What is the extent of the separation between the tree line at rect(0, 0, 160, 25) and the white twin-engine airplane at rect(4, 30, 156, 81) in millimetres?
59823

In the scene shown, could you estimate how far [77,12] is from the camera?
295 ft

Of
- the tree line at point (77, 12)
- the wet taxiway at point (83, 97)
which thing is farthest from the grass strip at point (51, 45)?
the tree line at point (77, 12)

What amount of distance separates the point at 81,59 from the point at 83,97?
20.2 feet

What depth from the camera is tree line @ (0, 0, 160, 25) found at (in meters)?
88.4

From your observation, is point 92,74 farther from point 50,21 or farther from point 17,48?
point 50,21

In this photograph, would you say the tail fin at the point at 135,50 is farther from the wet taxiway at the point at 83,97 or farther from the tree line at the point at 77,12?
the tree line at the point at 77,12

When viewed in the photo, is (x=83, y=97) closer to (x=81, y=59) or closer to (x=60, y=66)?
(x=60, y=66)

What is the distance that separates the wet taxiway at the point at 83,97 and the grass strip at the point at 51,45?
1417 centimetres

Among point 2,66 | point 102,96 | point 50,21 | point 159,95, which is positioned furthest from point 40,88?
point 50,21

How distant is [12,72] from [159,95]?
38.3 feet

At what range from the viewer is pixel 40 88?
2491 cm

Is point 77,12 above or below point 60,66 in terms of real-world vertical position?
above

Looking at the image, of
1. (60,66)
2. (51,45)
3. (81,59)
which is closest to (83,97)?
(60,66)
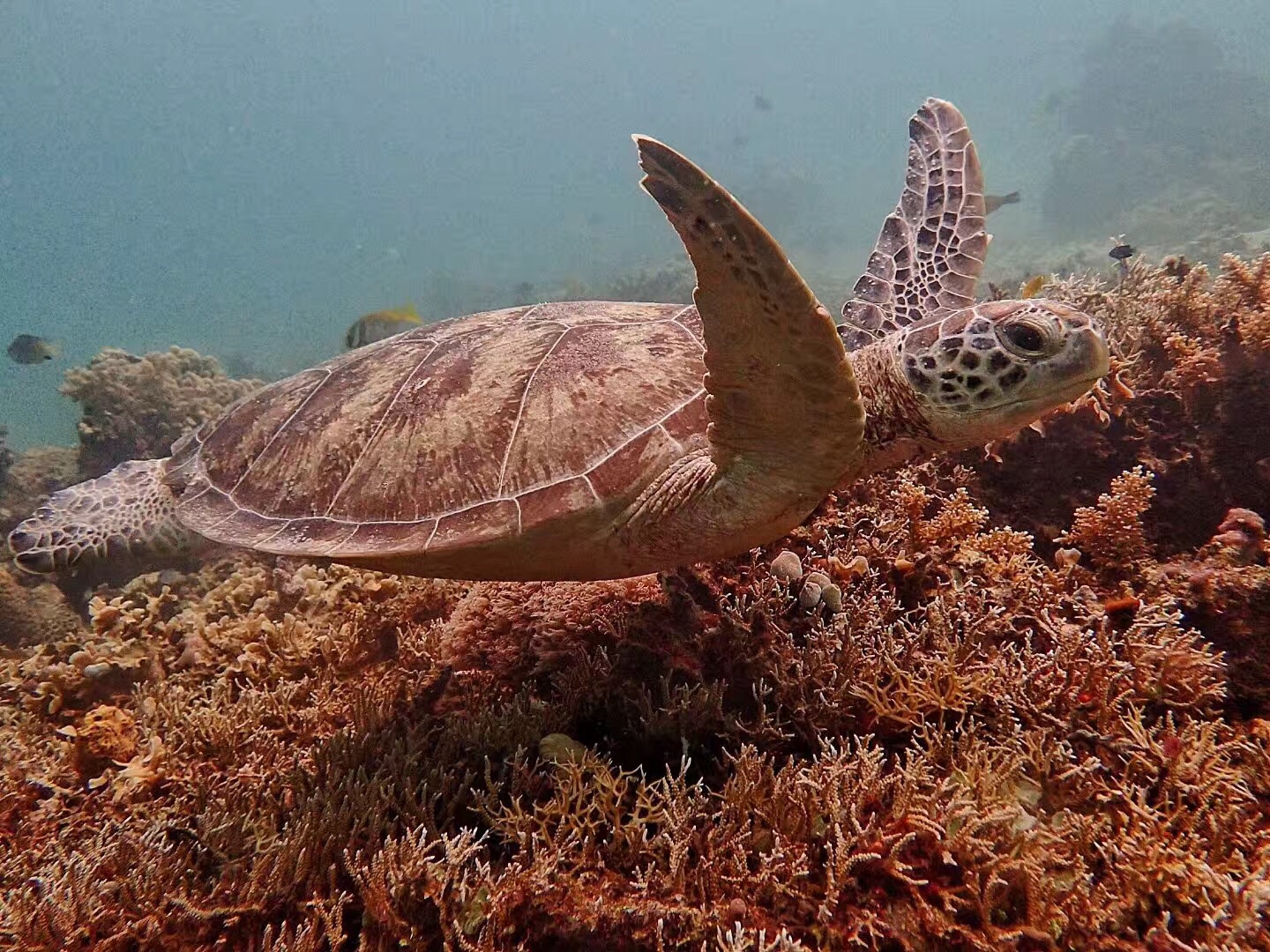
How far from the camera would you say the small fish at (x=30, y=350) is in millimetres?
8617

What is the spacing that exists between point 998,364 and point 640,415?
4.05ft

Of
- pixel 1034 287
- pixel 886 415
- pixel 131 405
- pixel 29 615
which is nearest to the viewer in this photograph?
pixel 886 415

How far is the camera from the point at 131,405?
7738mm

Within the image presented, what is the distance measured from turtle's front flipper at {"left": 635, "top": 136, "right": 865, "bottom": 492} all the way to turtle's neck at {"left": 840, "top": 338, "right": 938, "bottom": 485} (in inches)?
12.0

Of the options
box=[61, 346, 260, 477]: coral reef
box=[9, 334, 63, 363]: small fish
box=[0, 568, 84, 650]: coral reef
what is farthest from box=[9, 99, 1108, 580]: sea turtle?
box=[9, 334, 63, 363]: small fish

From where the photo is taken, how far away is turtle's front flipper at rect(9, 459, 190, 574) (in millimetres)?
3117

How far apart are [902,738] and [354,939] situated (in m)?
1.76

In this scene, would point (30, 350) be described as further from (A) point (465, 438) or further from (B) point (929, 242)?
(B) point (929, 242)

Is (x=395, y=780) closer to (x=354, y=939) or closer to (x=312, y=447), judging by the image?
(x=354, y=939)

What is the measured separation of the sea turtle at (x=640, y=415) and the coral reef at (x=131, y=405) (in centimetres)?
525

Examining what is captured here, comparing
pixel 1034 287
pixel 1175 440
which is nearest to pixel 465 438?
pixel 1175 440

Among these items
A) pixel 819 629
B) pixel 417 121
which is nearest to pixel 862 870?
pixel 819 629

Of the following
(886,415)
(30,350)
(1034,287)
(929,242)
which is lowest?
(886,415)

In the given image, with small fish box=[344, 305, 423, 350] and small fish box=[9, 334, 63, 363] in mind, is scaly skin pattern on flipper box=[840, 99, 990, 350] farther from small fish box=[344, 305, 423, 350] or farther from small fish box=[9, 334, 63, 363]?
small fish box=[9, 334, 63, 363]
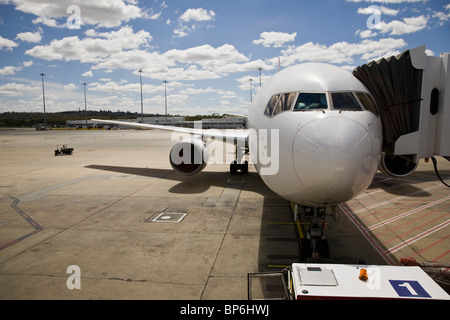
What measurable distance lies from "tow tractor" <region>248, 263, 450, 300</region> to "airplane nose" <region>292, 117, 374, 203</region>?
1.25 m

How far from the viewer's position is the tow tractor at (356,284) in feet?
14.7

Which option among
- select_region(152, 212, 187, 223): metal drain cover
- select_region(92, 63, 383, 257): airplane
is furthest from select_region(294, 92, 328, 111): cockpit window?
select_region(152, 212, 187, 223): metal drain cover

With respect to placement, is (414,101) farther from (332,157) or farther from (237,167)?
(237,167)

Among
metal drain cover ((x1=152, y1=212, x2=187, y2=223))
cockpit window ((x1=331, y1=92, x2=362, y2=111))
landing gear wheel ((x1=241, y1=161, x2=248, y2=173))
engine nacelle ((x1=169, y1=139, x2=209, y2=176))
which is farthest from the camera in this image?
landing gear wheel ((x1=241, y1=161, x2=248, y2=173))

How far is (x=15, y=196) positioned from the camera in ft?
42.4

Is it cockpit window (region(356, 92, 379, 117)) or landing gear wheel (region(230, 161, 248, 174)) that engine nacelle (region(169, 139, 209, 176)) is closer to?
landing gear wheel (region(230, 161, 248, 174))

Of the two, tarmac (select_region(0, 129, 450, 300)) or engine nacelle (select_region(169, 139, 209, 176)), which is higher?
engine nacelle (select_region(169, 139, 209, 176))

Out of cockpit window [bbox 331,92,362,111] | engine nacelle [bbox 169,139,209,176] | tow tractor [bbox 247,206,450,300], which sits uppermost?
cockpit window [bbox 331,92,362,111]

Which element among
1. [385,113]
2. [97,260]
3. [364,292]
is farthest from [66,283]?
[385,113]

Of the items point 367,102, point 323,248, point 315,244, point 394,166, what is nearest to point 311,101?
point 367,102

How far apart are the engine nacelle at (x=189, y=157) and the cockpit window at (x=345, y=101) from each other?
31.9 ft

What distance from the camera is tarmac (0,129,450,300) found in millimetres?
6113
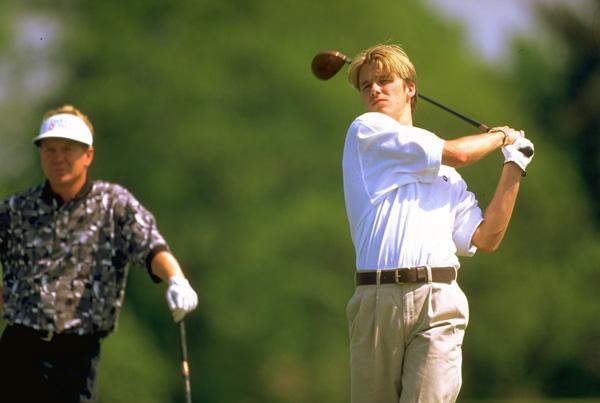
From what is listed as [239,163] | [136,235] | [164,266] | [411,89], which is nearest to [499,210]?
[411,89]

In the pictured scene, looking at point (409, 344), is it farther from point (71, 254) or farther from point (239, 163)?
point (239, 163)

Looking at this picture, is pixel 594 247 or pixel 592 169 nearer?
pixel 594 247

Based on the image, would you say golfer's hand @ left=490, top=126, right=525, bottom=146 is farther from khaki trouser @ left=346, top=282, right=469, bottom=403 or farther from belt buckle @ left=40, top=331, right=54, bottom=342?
═══
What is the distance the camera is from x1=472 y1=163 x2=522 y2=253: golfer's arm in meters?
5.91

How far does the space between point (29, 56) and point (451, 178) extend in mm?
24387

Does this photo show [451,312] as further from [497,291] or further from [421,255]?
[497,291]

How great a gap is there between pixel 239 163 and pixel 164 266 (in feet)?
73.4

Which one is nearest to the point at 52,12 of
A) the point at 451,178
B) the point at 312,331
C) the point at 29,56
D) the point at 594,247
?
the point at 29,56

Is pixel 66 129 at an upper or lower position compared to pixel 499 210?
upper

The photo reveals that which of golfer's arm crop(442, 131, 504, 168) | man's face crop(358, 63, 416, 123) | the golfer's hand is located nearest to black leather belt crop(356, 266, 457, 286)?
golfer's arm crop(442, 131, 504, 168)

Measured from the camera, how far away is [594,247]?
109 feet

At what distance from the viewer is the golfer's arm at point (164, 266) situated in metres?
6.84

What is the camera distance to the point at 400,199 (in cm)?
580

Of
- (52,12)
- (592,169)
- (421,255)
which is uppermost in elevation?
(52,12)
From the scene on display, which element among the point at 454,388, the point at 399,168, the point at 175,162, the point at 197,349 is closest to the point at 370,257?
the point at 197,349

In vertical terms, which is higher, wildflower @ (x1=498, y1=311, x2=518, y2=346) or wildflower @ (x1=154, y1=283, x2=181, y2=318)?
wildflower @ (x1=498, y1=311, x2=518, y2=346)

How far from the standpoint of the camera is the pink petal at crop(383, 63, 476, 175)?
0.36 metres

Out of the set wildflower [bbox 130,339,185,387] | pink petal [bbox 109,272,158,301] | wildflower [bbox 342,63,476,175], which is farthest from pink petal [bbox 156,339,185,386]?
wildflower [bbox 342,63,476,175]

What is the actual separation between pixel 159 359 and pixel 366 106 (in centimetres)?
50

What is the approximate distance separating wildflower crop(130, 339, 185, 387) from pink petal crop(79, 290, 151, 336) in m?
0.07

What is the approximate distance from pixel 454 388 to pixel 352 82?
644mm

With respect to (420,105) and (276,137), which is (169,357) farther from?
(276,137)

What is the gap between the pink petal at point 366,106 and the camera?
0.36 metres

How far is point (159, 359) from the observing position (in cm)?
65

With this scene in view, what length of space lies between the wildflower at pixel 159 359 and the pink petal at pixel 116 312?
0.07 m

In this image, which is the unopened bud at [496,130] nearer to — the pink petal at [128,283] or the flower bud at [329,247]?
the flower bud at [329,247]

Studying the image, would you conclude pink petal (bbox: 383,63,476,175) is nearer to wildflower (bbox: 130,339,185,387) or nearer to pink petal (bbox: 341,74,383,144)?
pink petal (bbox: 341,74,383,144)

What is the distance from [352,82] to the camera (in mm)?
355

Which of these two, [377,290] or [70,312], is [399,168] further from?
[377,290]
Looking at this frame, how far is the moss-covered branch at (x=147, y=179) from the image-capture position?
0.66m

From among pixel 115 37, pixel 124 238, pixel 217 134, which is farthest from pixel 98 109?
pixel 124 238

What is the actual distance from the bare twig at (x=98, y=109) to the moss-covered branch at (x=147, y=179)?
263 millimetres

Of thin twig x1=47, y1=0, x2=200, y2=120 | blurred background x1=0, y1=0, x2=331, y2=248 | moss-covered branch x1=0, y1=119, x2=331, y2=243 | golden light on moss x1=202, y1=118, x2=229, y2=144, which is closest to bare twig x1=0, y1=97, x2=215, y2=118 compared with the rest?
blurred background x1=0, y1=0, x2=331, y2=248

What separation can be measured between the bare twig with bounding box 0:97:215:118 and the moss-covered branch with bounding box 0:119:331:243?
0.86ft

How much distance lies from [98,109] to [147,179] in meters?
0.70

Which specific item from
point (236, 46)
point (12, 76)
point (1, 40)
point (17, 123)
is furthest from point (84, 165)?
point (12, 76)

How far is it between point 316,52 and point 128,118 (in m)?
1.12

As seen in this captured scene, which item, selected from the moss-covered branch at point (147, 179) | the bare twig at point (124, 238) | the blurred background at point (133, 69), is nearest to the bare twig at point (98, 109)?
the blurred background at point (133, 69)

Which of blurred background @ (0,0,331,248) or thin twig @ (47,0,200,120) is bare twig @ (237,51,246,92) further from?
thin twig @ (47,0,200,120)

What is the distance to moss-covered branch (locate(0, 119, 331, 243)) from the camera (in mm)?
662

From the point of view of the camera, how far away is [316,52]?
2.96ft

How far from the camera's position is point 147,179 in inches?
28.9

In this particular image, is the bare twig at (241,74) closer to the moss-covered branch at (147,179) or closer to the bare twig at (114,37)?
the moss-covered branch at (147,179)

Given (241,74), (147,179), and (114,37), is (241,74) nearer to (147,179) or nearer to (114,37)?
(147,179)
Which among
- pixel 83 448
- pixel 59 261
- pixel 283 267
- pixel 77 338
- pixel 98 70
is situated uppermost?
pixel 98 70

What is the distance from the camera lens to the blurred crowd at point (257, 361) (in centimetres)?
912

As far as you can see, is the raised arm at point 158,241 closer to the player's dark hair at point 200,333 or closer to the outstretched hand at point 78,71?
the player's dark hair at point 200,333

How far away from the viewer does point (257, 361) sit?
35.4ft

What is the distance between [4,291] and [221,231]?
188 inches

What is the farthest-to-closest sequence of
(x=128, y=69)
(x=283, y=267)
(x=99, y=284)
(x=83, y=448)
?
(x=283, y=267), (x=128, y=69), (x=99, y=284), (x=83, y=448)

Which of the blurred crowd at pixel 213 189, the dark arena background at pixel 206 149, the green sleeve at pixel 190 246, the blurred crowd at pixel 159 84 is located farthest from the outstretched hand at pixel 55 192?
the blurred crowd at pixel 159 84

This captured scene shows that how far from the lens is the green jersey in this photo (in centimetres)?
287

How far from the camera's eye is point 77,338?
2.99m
═══
Render the entries in the part that opens with the line containing "What is the actual separation" and closes with the line containing "263 millimetres" as a two-column CSV headed input and output. Give one row per entry, with each field in double quotes and any line breaks replaced by spaces.

input,output
"What is the actual separation between pixel 159 359 and pixel 366 106 (in centimetres)?","50"
"What is the approximate distance separating wildflower crop(130, 339, 185, 387) from pink petal crop(79, 290, 151, 336) in m?","0.07"
"What is the approximate distance from pixel 454 388 to pixel 352 82?","644mm"
"With respect to (420,105) and (276,137), which is (169,357) farther from?","(276,137)"
"What is the gap between the pink petal at point 366,106 and the camera?","0.36 metres"
"How far is point (159, 359) from the observing position (in cm)?","65"
"With this scene in view, what length of space lies between the wildflower at pixel 159 359 and the pink petal at pixel 116 312?","0.07 m"
"In this image, which is the unopened bud at [496,130] nearer to — the pink petal at [128,283] or the flower bud at [329,247]?","the flower bud at [329,247]"
"Studying the image, would you conclude pink petal (bbox: 383,63,476,175) is nearer to wildflower (bbox: 130,339,185,387) or nearer to pink petal (bbox: 341,74,383,144)?","pink petal (bbox: 341,74,383,144)"
"What is the distance from [352,82] to the camera (in mm)?","355"
"Which of these two, [377,290] or [70,312], is [399,168] further from?","[377,290]"
"Looking at this frame, how far is the moss-covered branch at (x=147, y=179) from the image-capture position?","0.66m"
"From among pixel 115 37, pixel 124 238, pixel 217 134, which is farthest from pixel 98 109?","pixel 124 238"
"What is the actual distance from the bare twig at (x=98, y=109) to the moss-covered branch at (x=147, y=179)?","263 millimetres"